Apple and Samsung give closing arguments in US patent trial

Lawyers have delivered closing arguments in the first US jury trial in the patent dispute between smartphone makers Samsung and Apple

Lawyers have delivered closing arguments in the first US jury trial in the patent dispute between smartphone makers Samsung and Apple.

Apple lawyers accused Samsung of copying Apple designs after realising it could not compete, while Samsung lawyers argued that victory for Apple would mean less choice for consumers, according to the BBC.

The nine-member jury now faces the task of going through 109 pages of instructions on how to determine the verdict, with deliberations set to begin 22 August.

Apple is suing for $2.5bn in damages from Samsung for violating its patented designs and features in the iPad and iPhone and seeking a sales ban of similar Samsung products.

Samsung has counter-sued and is reportedly seeking royalties of as much as 2.4% for each Apple device sold, in relation to five wireless technology patents it claims Apple is infringing.

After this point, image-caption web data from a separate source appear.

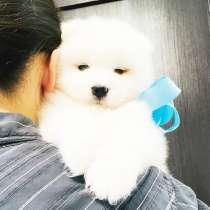 Замечательные белоснежные собачки, в Казани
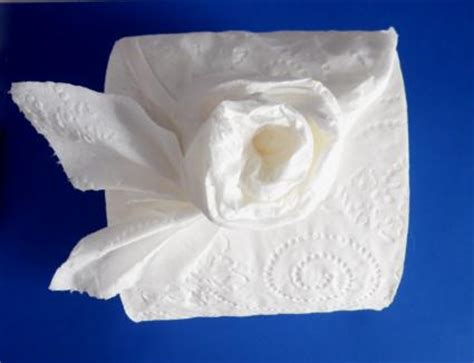 Toilet Paper Origami Flower - make a with toilet paper origami lovetoknow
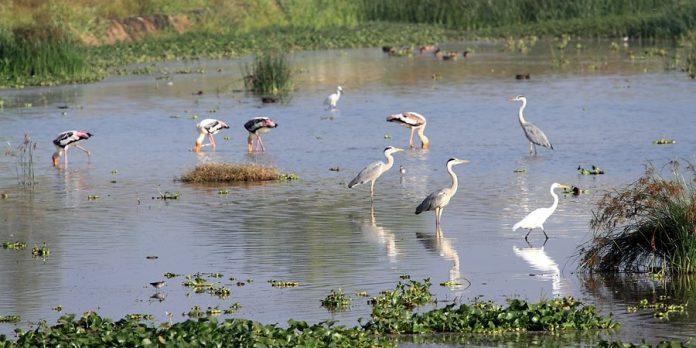 Sur Sarovar Wildlife Sanctuary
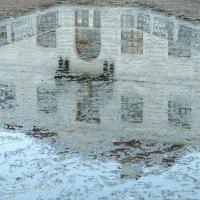 Отражение в зеркале воды. :: Владимир Гилясев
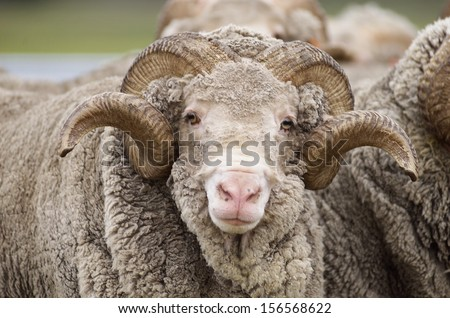 Saxon Merino Rams. Saxon wool is the highest quality superfine wool in the world - stock photo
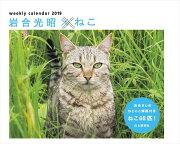 カレンダー2019 岩合光昭×ねこ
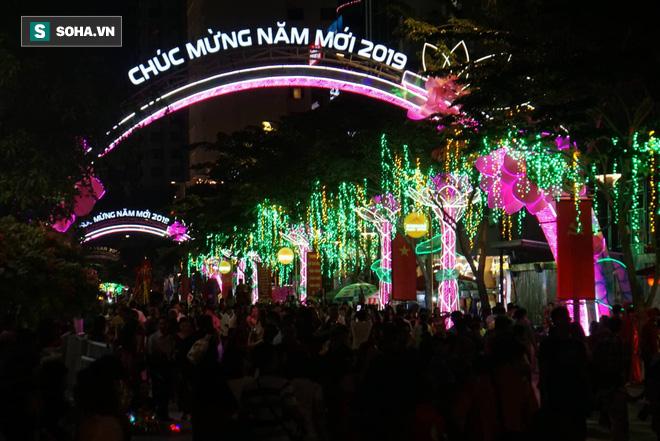 Người Sài Gòn đổ về trung tâm chờ xem pháo hoa đón giao thừa Tết Kỷ Hợi 2019 - Ảnh 6.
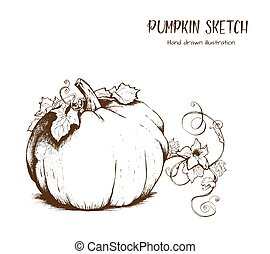 Pumpkin vector drawing set.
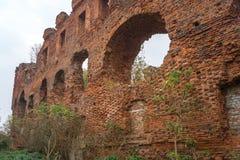 Le rovine del castello Ragnit in Neman, Russia immagine stock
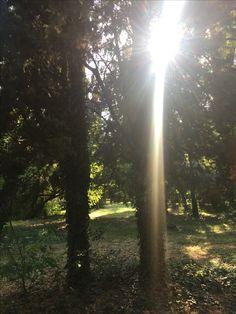 Проход в мир лесных духов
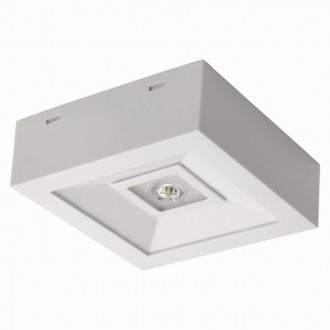 KANLUX 18640 | Tric-Powerled-NT Kanlux panik lampa svjetiljka može se montirati na zid ili na strop 1x LED 200lm 6000-8000K IP41 bijelo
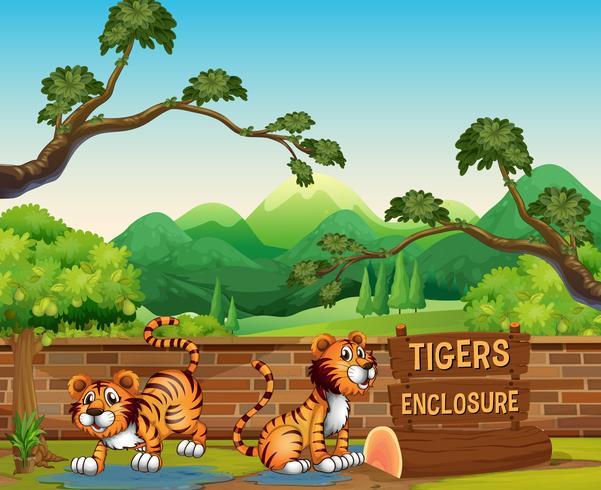 Scène de zoo avec des tigres au moment de la journée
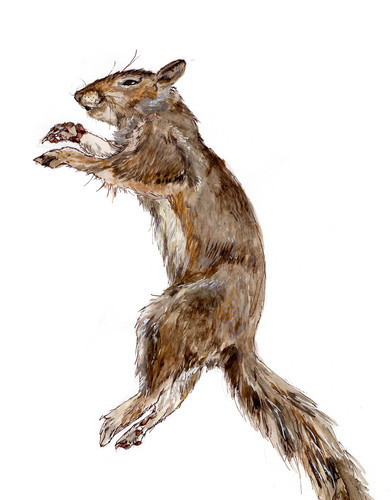 Study of a squirrel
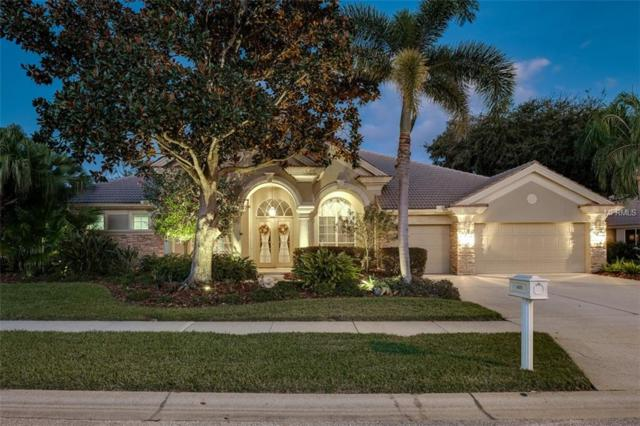 4479 Roanoak Way, Palm Harbor, FL 34685 (MLS #U8028996) :: Paolini Properties Group
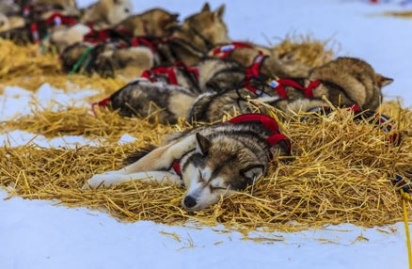 alaska-sleddogs-sleeping-winterlakelodge
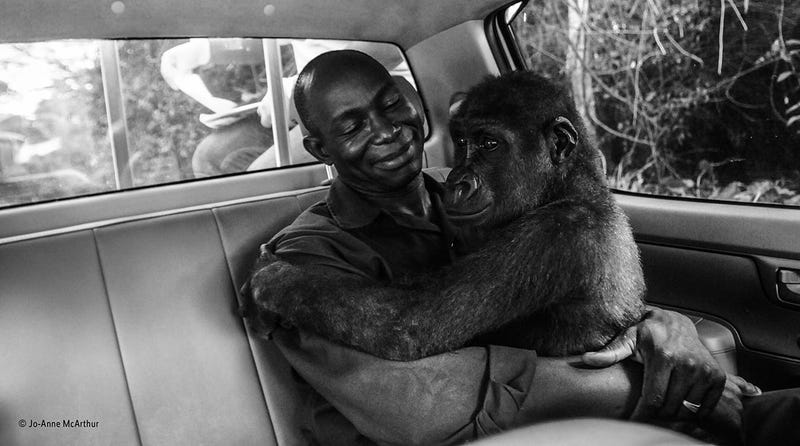 Image: Wildlife Photographer of the Year / Jo-Anne McArthur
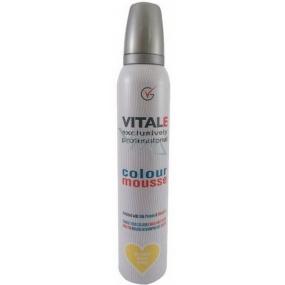 Vitale Exclusively Professional farbiace penové tužidlo s vitamínom E Blonde - Blond 200 ml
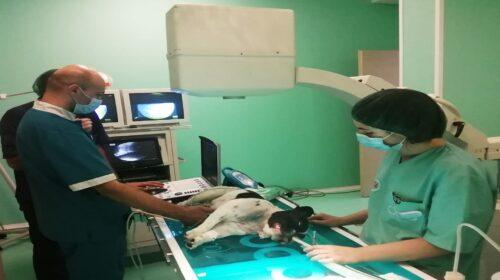 A Salerno eseguiti due delicati interventi di valvuloplastica polmonare su due cani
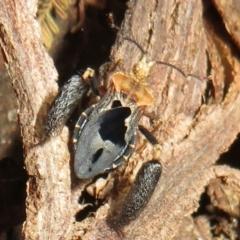 Ptilocnemus lemur (Feathered leg assassin bug) at Tidbinbilla Nature Reserve - 7 Mar 2021 by Christine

During the trial, Apple presented internal Samsung documents suggesting Samsung made detailed comparisons between its smartphones and the iPhone in coming up with new designs.

In closing arguments, Apple lawyer Harold McElhinny said Samsung had used a shortcut in its product design.

Read more about the Apple Samsung patent trials

"Samsung was able to copy and incorporate the result of Apple's four-year investment in hard work and ingenuity, without taking any of the risks," McElhinny said.

Samsung showed jurors products and designs which it said showed the iPhone's functions should not have been patented, because similar features already existed.

Samsung lawyer Charles Verhoeven said a victory for Apple would mean competition would be stifled in the industry.

"Rather than competing in the marketplace, Apple is seeking a competitive edge in the courtroom," Verhoeven said.

For Apple, winning the case would vindicate its aggressive stance towards Samsung and other makers of smartphones running Google's Android operating system. A loss could weaken Apple’s position substantially and leave it open to a fresh attack from Google, according to the Guardian.

Last week, Google’s Motorola Mobility subsidiary filed a patent-infringement complaint against Apple, claiming the iPhone, iPad and iPod Touch infringe seven patents.

Jurors in the Apple-Samsung case are expected to deliberate for another week as they try to decide whether any of 21 different Samsung tablets and smartphones infringed any of Apple’s 10 different patents on functionality, and whether the look and feel of Apple's products merits protection.